Did you know that bats are the only mammals that can fly? A bat has a very flexible wing structure which is more like a human arm and hand than a bird’s wing. A thin membrane of skin extending between the “hand” and its body, as well as between each of the “finger” bones. Bats are able move their wings like a hand and can wrap their wings around their body or even hold an insect or fruit while they eat. 

A researcher examines a bat wing for evidence of white-nose syndrome. Photo by Caroline Byrne, Indiana State University (CC BY 2.0)

Bats are also capable of using echolocation (sound waves) to detect and catch insects. The bat makes a series of high-pitched clicks, then listens for those sounds to bounce back, allowing it to create a three-dimensional map of the area surrounding it.

Echolocation allows bats to catch small insects that would be hard to see with their weak eyes. Bat photo by Andy Reago & Chrissy McClarren (CC BY 2.0)
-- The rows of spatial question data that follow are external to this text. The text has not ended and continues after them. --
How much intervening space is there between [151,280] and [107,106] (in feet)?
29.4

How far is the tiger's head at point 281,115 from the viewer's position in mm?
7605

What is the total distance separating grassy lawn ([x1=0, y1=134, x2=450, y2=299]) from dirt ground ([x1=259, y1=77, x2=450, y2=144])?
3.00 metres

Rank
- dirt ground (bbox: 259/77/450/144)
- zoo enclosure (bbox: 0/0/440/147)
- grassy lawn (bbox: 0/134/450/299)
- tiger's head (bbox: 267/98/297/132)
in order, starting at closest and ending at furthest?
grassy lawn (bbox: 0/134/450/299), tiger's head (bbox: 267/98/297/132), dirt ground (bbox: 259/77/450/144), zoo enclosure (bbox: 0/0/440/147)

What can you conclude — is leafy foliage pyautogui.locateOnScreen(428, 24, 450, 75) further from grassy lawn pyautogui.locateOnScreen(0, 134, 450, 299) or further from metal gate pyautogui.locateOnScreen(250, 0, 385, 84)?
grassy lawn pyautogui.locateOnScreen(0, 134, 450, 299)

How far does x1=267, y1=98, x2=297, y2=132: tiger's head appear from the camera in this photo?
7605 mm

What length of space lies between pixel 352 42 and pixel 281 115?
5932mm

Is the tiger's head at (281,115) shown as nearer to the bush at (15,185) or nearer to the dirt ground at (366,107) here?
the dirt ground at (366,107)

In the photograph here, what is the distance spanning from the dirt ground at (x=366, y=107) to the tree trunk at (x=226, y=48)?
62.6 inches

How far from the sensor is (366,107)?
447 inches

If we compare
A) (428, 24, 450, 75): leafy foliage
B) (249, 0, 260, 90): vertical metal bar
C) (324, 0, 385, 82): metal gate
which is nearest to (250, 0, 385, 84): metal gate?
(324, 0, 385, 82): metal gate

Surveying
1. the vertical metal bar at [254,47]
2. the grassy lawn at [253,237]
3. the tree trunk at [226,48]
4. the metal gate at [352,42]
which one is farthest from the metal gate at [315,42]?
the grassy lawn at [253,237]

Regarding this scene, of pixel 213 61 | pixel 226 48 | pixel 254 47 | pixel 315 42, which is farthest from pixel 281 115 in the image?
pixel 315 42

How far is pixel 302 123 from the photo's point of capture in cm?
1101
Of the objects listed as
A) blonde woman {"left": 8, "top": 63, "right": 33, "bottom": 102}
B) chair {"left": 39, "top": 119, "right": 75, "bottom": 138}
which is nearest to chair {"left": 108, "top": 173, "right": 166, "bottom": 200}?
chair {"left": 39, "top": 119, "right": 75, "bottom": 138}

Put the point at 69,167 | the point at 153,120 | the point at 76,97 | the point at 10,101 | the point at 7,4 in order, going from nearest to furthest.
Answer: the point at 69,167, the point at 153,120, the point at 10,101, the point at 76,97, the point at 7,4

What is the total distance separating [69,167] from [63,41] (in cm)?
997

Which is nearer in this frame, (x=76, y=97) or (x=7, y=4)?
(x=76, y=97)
Sadly, bat populations are getting smaller not only in Maine but all over the country. A disease called White-Nose Syndrome is causing high mortality in bats. An estimated 5.7 million bats have died from this disease. White-Nose Syndrome was first detected in a New York cave in 2006 and was confirmed in Maine in 2010. As a result of the steep declines in their population, two species of bat are listed under the Maine Endangered Species list, and one is on the Maine Threatened Species list.

This summer, watch the sky at dusk and look for something flying around your yard. If it looks to be flying erratically, it is likely a bat using its echolocation to catch and eat insects. Enjoy the show!